Two doctors, recently qualified, believe they could have found an important weapon in the fight against hospital acquired infections. This new discovery will not break the budget either.
Hospital bugs, a serious problem in the UK, and by all accounts all over the world. A report estimates the hospital bug costs the NHS 1 billion pounds per annum.
Drs Ryan Kerstein and Christain Fellowes were studying at Imperial College. They noticed that tourniquets, used to cause veins to expand, to enable blood samples to be taken or drips to be inserted, were being used over and over again. Around 40 million procedures using a tourniquet are carried out each year.
The two doctors are convinced this could be a source of cross infection, and are determined to carry out their own tests.
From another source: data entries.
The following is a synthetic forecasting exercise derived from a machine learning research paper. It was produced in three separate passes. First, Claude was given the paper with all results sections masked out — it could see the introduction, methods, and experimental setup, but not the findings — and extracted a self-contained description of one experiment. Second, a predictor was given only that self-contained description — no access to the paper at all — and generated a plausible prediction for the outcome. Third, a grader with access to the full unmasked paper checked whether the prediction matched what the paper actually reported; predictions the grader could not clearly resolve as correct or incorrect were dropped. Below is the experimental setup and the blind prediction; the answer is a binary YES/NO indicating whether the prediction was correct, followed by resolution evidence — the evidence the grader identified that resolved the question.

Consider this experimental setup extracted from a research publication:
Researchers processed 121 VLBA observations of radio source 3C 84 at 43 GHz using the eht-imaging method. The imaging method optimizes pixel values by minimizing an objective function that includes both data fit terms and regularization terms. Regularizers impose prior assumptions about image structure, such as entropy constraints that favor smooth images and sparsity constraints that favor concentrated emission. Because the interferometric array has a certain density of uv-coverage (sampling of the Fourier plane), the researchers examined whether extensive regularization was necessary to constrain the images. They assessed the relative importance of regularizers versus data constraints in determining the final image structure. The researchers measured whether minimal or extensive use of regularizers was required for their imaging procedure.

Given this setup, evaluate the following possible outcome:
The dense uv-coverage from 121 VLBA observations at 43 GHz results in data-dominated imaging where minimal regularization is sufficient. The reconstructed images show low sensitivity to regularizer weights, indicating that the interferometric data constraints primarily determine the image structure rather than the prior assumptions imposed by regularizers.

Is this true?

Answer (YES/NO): YES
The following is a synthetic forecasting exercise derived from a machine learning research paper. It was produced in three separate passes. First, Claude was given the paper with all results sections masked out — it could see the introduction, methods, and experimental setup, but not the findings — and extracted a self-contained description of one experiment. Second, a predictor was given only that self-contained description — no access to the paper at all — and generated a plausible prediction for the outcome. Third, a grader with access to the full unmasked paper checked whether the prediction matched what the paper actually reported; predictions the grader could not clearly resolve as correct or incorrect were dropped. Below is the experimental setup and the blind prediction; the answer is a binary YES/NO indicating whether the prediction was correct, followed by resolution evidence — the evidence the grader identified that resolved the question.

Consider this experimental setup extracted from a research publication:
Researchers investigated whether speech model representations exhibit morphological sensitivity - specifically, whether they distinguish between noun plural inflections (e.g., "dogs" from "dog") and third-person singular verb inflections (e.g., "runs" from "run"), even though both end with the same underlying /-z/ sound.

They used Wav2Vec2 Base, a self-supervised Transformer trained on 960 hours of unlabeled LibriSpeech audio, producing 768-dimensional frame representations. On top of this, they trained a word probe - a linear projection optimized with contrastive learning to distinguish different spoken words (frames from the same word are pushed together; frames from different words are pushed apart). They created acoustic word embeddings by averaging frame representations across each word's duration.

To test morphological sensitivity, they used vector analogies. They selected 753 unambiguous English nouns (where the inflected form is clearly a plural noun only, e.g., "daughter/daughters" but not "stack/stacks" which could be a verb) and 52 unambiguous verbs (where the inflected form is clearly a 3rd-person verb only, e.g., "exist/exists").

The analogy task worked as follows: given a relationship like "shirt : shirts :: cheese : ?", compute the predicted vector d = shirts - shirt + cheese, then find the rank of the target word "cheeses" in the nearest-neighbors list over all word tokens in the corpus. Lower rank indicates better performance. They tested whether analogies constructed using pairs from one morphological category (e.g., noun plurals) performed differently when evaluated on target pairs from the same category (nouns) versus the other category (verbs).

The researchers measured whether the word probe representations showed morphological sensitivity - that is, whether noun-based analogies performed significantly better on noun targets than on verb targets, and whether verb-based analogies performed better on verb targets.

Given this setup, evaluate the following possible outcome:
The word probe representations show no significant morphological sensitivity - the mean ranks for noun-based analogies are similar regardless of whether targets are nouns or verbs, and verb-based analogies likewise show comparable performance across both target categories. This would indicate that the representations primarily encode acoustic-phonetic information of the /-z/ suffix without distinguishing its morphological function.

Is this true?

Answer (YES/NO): NO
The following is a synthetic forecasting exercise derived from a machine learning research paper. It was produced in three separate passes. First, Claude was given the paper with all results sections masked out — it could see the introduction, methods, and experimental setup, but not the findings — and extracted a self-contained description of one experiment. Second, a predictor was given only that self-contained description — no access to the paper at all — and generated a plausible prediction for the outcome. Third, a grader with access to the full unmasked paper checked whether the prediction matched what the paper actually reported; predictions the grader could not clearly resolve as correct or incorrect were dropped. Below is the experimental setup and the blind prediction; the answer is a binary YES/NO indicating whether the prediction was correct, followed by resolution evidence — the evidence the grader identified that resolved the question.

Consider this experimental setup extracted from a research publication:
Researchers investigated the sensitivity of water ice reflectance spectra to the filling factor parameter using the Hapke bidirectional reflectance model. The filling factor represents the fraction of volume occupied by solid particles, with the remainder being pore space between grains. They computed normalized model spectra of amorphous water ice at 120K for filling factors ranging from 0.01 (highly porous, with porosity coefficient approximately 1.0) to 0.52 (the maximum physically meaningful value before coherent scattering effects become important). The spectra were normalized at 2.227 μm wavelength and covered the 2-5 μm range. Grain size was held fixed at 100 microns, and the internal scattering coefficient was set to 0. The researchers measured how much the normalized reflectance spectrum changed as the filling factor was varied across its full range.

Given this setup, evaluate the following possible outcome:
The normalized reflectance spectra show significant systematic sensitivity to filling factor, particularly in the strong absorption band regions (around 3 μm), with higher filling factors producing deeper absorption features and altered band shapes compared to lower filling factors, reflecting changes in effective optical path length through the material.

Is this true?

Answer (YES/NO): NO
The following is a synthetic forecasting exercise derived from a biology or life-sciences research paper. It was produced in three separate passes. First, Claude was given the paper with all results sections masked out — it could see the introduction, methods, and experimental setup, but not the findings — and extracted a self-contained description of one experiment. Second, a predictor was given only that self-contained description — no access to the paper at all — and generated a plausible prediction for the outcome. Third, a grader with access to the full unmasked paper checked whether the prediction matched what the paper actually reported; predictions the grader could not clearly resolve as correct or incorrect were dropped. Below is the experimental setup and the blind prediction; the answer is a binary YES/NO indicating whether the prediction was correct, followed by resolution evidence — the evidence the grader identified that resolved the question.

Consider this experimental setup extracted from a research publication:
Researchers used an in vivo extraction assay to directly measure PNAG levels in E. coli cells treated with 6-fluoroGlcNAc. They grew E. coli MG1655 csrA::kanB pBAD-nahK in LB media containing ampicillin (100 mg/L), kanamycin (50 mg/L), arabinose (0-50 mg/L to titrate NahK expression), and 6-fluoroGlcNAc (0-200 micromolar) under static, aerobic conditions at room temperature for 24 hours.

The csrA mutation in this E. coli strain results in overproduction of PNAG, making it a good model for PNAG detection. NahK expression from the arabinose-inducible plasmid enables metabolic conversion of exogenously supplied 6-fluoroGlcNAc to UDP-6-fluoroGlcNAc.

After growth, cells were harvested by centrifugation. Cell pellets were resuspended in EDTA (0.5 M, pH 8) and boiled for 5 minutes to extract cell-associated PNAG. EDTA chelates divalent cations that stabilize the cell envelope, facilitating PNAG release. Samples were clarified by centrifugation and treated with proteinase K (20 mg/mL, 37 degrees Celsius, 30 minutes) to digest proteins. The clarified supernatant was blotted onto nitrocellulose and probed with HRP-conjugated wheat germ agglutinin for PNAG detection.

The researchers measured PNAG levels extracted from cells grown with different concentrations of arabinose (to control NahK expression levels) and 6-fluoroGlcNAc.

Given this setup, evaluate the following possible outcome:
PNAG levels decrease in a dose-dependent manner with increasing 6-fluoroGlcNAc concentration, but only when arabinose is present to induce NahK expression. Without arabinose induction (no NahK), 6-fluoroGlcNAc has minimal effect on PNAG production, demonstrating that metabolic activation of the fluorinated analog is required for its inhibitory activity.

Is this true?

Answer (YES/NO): YES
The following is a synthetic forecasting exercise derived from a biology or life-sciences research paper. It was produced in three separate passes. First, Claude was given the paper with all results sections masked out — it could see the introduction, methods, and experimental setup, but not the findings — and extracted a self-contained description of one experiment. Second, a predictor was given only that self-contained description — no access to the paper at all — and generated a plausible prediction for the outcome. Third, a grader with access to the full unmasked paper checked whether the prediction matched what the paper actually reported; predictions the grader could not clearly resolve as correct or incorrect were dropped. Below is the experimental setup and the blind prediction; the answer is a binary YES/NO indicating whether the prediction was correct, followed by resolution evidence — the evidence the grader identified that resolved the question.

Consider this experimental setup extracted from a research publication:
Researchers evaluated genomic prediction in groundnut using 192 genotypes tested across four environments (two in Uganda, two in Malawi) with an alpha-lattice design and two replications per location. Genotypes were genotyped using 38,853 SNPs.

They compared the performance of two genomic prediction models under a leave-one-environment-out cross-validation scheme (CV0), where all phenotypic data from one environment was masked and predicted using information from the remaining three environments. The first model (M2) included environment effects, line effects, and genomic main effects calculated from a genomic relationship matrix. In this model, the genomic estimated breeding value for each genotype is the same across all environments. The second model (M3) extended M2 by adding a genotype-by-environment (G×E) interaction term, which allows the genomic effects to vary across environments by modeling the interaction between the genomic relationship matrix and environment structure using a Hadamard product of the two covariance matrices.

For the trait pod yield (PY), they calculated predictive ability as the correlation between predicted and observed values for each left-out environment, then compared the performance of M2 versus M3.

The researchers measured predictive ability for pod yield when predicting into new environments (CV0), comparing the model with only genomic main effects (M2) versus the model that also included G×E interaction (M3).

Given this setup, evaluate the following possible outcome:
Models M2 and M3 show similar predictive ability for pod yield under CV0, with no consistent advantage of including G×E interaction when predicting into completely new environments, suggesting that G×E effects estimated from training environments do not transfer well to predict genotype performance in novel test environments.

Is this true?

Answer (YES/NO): NO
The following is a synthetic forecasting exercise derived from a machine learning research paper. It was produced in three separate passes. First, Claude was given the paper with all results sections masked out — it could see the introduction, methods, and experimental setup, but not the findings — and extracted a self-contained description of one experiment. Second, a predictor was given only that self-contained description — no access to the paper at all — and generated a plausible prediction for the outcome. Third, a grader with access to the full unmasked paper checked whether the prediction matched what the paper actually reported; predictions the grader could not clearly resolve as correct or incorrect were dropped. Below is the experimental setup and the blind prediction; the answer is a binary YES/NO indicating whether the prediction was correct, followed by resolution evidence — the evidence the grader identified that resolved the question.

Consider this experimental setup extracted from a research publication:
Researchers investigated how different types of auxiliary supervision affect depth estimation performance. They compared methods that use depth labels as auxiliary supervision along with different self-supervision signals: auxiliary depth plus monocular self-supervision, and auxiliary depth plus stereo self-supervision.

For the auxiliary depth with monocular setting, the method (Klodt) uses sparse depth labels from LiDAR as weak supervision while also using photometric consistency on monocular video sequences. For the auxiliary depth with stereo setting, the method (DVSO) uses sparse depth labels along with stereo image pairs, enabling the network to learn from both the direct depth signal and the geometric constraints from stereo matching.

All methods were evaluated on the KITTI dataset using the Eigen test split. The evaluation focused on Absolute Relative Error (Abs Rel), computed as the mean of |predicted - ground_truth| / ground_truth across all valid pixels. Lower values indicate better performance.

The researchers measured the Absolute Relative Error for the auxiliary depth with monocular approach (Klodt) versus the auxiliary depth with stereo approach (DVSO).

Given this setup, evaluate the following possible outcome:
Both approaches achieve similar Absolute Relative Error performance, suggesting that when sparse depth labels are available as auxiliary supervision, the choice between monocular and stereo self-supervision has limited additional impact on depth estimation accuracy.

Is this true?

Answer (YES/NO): NO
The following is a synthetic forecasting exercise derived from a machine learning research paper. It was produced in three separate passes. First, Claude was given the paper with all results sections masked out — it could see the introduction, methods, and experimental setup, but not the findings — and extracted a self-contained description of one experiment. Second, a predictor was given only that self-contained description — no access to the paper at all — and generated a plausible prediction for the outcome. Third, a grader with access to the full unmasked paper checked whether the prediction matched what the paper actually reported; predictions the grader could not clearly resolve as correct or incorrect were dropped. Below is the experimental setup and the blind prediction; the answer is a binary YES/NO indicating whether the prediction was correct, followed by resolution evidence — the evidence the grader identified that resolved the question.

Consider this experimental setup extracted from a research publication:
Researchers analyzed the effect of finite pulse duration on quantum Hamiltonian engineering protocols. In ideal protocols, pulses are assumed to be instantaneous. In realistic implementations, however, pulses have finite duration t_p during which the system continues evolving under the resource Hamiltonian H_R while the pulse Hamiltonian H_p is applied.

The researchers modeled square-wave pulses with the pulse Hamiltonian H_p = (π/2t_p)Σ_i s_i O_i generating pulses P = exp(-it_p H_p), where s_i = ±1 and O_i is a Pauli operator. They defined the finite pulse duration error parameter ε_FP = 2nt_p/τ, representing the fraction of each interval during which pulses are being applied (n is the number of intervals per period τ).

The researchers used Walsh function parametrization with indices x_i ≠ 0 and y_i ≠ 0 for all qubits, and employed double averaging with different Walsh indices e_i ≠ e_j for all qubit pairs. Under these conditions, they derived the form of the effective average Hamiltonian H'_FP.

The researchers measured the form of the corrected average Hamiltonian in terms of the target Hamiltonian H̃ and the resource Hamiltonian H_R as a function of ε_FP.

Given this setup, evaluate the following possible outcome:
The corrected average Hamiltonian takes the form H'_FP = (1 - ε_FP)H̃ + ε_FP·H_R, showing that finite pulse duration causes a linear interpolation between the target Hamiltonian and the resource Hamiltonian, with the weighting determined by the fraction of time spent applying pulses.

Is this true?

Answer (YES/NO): NO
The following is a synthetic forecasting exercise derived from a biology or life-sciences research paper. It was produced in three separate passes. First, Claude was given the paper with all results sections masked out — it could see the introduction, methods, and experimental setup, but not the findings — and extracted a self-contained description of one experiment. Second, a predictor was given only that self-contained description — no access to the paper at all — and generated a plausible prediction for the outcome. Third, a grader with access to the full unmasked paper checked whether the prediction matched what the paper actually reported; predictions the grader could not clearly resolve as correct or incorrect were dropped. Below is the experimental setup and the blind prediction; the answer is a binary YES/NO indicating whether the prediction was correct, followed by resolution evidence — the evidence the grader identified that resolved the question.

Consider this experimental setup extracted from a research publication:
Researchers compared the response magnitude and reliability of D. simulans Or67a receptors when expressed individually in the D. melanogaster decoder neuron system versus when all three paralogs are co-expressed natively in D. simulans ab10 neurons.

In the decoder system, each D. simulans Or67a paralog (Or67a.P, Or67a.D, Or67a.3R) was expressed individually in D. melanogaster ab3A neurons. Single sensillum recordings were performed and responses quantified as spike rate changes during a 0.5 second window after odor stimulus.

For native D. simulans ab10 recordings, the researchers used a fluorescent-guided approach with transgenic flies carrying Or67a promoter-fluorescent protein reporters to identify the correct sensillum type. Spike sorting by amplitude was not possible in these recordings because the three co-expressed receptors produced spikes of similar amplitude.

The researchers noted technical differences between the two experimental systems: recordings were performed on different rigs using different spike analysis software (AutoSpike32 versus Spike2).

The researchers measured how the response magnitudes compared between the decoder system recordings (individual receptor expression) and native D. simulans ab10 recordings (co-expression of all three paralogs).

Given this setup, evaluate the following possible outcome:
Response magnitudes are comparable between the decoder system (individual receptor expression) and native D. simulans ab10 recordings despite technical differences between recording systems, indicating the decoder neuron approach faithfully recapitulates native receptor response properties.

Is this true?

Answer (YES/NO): NO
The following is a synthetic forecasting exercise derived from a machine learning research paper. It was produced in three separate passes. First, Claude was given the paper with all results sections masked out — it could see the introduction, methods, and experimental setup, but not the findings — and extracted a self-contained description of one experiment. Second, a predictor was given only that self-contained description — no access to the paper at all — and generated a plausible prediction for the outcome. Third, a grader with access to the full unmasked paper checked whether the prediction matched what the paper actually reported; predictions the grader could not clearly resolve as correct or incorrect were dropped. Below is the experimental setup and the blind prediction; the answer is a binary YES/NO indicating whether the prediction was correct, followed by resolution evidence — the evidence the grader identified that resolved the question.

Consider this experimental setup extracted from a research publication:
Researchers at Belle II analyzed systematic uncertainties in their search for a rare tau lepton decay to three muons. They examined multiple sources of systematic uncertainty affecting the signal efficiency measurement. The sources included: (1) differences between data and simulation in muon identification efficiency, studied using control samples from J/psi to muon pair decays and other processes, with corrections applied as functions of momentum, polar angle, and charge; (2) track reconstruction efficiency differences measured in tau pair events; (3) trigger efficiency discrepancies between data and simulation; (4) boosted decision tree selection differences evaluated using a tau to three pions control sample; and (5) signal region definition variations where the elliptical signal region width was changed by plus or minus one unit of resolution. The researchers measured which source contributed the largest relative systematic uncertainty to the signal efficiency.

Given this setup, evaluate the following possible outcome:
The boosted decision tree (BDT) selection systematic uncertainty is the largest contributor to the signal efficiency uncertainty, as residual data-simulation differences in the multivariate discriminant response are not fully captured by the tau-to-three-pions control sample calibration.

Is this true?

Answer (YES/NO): NO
They have come up with a financially viable tourniquet called the tournistrip, made up of a long piece of plasticised paper, which has already generated a lot of interest and orders. They do not know how much the product will cost, but say it will be pence rather than pounds.
They came up with the idea, where they saw tourniquets being used over and over again on different patients, which they thought was unacceptable. Throughout their training there was always a lot of emphasis put on infection control and good clinical technique. While watching their colleagues working at the hospital, and that even though their technique was stringent, they were limited by the re-usable equipment.
The students decided to carry out their own study, and without warning, bleeped their colleagues and asked for their tourniquets, taking 52 from doctors, phlebotomists and nurses. The tourniquets had been in use anywhere from two weeks to one hundred and four weeks, being used on average eleven times a day. On questioning their colleagues, they found they all agreed the tourniquet could be a source of cross infection, with only a third of the staff cleaning them. Only half of the staff had stopped themselves from using them, when they knew the patient was infectious.
They grew cultures on these and found MRSA (methicillin resistant or multi antibiotic resistant staphylococcus aureus) on three tourniquets and MSSA (methicillin sensitive staphylococcus aureus) on 30. Bug cultures were also found on hospital keyboards.
The tournistrip has a similar dimension to a watch which is fastened using a quick release seal and based on wrist bands that are used mostly for concerts etc.
Dr Alison Holmes, director of infection control at Hammersmith hospital and lecturer at Imperial said,
"The tournistrips would be a welcome addition in the fight against infection and her hospital had already placed an order. Tourniquets are a vehicle for cross infection, going from person to person. I am delighted by this).
The two students who were finalist in the Imperial Business Plan competition, applied simple technology to solve this problem.